Shakib Arslan (1869-1946) was an unusual Druze leader, a nobleman known as the "Prince of Eloquence" [Amir Al Bayan], a prolific and influential writer, poet and historian, and an astute Lebanese politician. Though supportive of the Ottoman Empire — a rarity in Syria in the late 19th and the early 20th centuries — Arslan was largely influenced by the epochal ideas of the great Egyptian thinker, Mohammad Abduh. Long before he settled in Switzerland, where he created a powerful mouthpiece known as La Nation Arabe, Arslan travelled extensively, believed in the pan-Islamism espoused by Sultan Abdul Hamid in Constantinople, supported the survival of a dying Ottoman Empire as the last guarantee against the division of the Ummah and vociferously opposed Western colonialism. Notwithstanding inherent incompatibilities between an empire's political aspirations and devotion to a deity, Arslan articulated a vision that saw commonality between Ottomanism and Islam. He assumed that intrinsic religious reforms would naturally lead to the revival of the Ottoman Empire as the victim of secular nationalism gradually succumbed to the rise of the nation-state system throughout the Muslim world.
Political awakening
Born into a powerful Druze clan, Arslan was destined for a position of leadership and benefited from an exposure to Mount Lebanon's Christian communities. He studied at the Sultaniyyah school in Beirut, where he met the Egyptian reformer Shaikh Mohammad Abduh, who influenced him more than any other thinker.
Arslan was appointed governor of Shuwayfat and served his followers in the Shuf Mountains, starting in 1887. Two years later, the young governor went to Constantinople, where he embarked on a writing career. An engagé writer in the style of Albert Camus, Arslan led a group of Druze volunteers to Cyrenaica (modern Libya) in 1911, after Italy invaded the North African territory, then under Ottoman control. His first exposure to Ottoman intrigues was largely negative, which prompted him to return home, only to be elected a member of the Ottoman parliament for Hawran in 1913. A man of action, the young warrior-thinker went to the Balkans on humanitarian missions but also to gauge Ottoman capabilities. A firm believer that only the Porte could successfully face Europe, Arslan overlooked the Ottoman Empire's inherent weaknesses, which led to its demise.

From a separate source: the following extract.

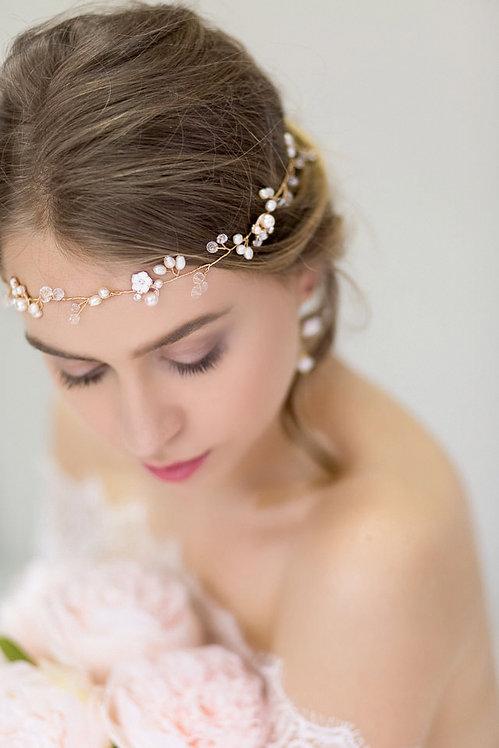 Haarband Carlotta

In Lebanon, Arslan opposed Jamal Pasha's stifling policies, mediating as necessary to free imprisoned peasants and politicians alike. He was able to rescue Maronite Patriarch Elyas Hawyik, who refused to pledge obedience to Pasha in Damascus, where the Third Army Corps was headquartered, persuaded Turkish military officers not to seize arms destined for Christian and Druze warriors on the grounds that these weapons were used for self-defence, and secured the return from exile of leading families, including Shaikh Khalil Al Khoury, the father of Lebanon's first president after independence, Shaikh Bishara Al Khoury. Ironically, and consistent with Lebanese traditions, Shaikh Bishara intervened with French authorities to allow Arslan to return from exile in Switzerland to his native land in 1946, a few months before his death.
Arslan's visceral hatred of French and British imperialism caused him a lot more trouble than many fathomed, as he was exiled from Lebanon by French Mandate authorities. Whether his putative sympathies towards Germany were coloured by this revulsion remain to be determined, although it is widely known that he went to Berlin in the summer of 1917. In the German capital, Arslan met several high-ranking officials and earned attention by blaming Allied powers for the famine then spreading throughout Syria. Importantly, he could not find the courage to simultaneously denounce Ottoman officials, whose policies were largely responsible for the starvation.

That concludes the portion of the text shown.